In January 1948 a provocation was carefully set up. The parcel bomb incident was investigated by the police, at the behest of the Minister of Justice, Dr Drtina (in his memories, he is, Austrian-fashion, punctilious about recording the title ‘Dr’, even when applied to executed war criminals or Communist agents). They dragged their feet, and did so insultingly, as Czech officials knew very well how to do; the incident was used too as an excuse to plant ‘bodyguards’ on the non-Communist ministers, and the state security service by now contained men who had been given a Soviet training. Drtina’s investigation led towards two police officials, whose arrest by the Minister of the Interior (and police) he now demanded. The affair reached the cabinet, and its chairman, Klement Gottwald, refused to act. We know the sequel from both sides - memoirs on the one, secret archives on the other. Stalin advised confrontation, once he was assured by Gottwald that the Red Army would not have to intervene, and he flew into Prague his long-term Czech expert, the former ambassador Valerian Zorin.
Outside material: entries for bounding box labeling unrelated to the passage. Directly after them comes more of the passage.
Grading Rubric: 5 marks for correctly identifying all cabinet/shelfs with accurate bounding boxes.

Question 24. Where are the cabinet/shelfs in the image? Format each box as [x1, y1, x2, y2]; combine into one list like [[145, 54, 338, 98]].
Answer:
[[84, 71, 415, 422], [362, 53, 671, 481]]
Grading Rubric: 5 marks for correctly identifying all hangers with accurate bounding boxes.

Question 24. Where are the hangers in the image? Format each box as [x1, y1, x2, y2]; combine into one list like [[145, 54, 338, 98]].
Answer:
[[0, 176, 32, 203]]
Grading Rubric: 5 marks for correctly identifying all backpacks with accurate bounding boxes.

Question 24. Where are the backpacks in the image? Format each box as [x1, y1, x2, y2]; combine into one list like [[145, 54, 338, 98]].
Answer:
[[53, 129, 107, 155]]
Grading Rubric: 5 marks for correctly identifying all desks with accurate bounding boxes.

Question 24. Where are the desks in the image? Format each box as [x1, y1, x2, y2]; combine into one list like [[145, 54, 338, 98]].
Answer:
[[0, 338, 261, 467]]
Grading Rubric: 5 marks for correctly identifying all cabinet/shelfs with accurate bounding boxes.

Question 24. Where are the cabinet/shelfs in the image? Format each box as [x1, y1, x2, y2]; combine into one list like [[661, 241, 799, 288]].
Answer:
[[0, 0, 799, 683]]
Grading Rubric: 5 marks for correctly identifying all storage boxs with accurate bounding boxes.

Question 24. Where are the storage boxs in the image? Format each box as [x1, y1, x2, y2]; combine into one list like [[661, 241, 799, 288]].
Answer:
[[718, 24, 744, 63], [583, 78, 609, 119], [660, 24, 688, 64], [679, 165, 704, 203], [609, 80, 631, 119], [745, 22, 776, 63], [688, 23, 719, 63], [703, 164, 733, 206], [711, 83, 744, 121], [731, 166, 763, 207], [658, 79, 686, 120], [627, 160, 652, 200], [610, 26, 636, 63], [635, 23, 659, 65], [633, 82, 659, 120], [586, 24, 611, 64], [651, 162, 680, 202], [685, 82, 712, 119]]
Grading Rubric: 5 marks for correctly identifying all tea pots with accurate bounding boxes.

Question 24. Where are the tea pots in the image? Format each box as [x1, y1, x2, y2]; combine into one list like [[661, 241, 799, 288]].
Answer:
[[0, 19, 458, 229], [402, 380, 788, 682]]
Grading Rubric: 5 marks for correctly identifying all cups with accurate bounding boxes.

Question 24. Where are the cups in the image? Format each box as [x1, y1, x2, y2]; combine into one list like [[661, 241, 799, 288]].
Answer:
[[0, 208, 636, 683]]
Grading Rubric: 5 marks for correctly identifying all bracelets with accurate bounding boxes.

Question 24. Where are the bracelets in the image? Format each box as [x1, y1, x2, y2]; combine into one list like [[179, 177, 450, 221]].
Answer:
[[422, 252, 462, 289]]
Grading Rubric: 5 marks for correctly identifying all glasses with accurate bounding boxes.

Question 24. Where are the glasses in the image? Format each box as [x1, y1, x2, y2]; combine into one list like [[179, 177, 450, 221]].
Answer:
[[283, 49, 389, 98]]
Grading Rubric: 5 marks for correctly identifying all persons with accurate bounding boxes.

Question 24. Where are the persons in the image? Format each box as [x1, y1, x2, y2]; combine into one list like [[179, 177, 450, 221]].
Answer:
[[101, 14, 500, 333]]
On their side, the non-Communist ministers talked to the American and British ambassadors, and conferred among themselves or with President Beneš. Beneš told them not to risk a battle, but they themselves wanted one, in the expectation that early elections would be called, which, given the Marshall Plan as support, they would win. In fact elections were due that May, but Drtina and his friends feared that the Communists, being in charge of the arrangements, would bring off the sort of coup that had worked in Poland, with the fraudulent referendum. So they forced a crisis, and resigned. If a majority of the ministers had resigned from the government and from the National Front especially, there would indeed, formally, have been a government crisis, compelling Beneš to act. On 18 February they threatened to resign, and on 20 February twelve of the twenty-six ministers did indeed do so.